Teatro
Ariane Bieou, manager: da Matera2019 nuovi valori per l’Europa
Mentre si spengono i riflettori sull’edizione 2017 del Festival Nessuno Resti Fuori, a Matera non si smette di progettare. Andrea Santantonio e Nadia Casamassima, i giovani ideatori della manifestazione, già pensano alla prossima edizione e guardano, con attenzione, a quanto c’è da fare. Naturalmente, punto di riferimento di ogni progettualità in città e in Regione è la Fondazione Matera2019.
Ariane Bieou ne è da qualche mese manager culturale: dopo varie esperienze internazionali – e molti anni passati in Italia – arriva nella futura Capitale della Cultura con un bagaglio di lavoro non indifferente. Ci accoglie nella casa al Sasso Barisano, alza gli occhi dal computer e per prima cosa prepara il caffè. Accoglienza molto mediterranea per una manager di piglio sicuramente europeo…
La grande domanda che grava sulle teste di tutti è: “opportunità” o “baratro”? A Matera sono altissime le aspettative per il 2019…

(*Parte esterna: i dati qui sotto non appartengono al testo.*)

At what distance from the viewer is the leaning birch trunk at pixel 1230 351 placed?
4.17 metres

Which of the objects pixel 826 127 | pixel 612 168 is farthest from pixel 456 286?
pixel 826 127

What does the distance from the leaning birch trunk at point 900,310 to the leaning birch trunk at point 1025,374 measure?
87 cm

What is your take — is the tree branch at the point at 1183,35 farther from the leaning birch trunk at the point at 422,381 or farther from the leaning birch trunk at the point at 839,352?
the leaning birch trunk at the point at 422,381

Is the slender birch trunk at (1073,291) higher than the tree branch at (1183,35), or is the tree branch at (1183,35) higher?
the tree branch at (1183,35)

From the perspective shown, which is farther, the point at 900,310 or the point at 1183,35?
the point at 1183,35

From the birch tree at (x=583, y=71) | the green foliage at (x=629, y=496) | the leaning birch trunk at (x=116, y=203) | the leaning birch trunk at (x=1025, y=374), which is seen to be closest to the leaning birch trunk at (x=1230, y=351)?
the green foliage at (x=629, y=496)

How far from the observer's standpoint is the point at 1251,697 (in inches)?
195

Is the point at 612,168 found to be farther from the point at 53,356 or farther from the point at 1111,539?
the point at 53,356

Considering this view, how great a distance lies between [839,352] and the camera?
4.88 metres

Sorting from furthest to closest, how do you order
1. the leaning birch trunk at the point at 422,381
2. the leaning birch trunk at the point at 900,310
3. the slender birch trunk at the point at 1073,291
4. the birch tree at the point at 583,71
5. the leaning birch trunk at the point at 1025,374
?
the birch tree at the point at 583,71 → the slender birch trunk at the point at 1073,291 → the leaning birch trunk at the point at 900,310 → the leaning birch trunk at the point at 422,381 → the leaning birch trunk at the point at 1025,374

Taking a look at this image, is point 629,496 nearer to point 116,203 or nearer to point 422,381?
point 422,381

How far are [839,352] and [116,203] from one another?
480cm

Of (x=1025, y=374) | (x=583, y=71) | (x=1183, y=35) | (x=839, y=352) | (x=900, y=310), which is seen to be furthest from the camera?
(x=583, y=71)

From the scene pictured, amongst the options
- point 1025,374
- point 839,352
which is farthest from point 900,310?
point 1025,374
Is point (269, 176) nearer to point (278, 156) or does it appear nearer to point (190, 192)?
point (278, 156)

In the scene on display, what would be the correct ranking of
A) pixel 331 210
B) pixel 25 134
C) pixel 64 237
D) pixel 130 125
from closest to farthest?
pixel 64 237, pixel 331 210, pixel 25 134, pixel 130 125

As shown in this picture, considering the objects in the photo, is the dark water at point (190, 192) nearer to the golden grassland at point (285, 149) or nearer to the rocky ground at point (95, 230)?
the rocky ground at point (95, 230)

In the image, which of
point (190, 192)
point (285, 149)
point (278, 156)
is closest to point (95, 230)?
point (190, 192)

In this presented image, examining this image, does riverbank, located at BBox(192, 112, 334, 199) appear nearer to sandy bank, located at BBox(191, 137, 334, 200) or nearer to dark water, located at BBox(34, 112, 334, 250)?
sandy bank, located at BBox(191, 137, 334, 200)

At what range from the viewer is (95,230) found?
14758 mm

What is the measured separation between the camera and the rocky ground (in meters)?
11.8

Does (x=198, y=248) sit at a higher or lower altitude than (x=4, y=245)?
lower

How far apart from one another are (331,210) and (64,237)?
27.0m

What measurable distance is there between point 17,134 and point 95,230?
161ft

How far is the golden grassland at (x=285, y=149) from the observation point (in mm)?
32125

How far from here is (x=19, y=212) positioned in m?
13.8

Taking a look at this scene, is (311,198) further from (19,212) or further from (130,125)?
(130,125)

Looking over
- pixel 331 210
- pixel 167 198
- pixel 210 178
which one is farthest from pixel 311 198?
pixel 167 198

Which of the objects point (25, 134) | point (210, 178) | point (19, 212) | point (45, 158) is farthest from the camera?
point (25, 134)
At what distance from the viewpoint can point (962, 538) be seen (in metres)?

Sono, in questa fase, aspettative emotive. Dopo aver vissuto il momento di entusiasmo e di euforia per la vittoria della candidatura, c’è stato un tempo di attesa. E oggi un momento di messa a sistema che crea, all’esterno, una sensazione di stallo. Ma stiamo lavorando. Credo che nelle attese ci sia un senso di riscatto e un’ansia per il futuro. Io non mi occupo del riscatto, ma posso e voglio mettere le basi operative per creare la migliore Capitale europea possibile e assicurare la sostenibilità e la continuità del dopo. Non è una banalità, fa parte del programma: ma pensare al “dopo” è per me una condizione sine qua non. Anche in questa prospettiva, nello spirito del dossier, la fase operativa è pensata in costante “co-creazione”, senza protagonismi da direttori artistici.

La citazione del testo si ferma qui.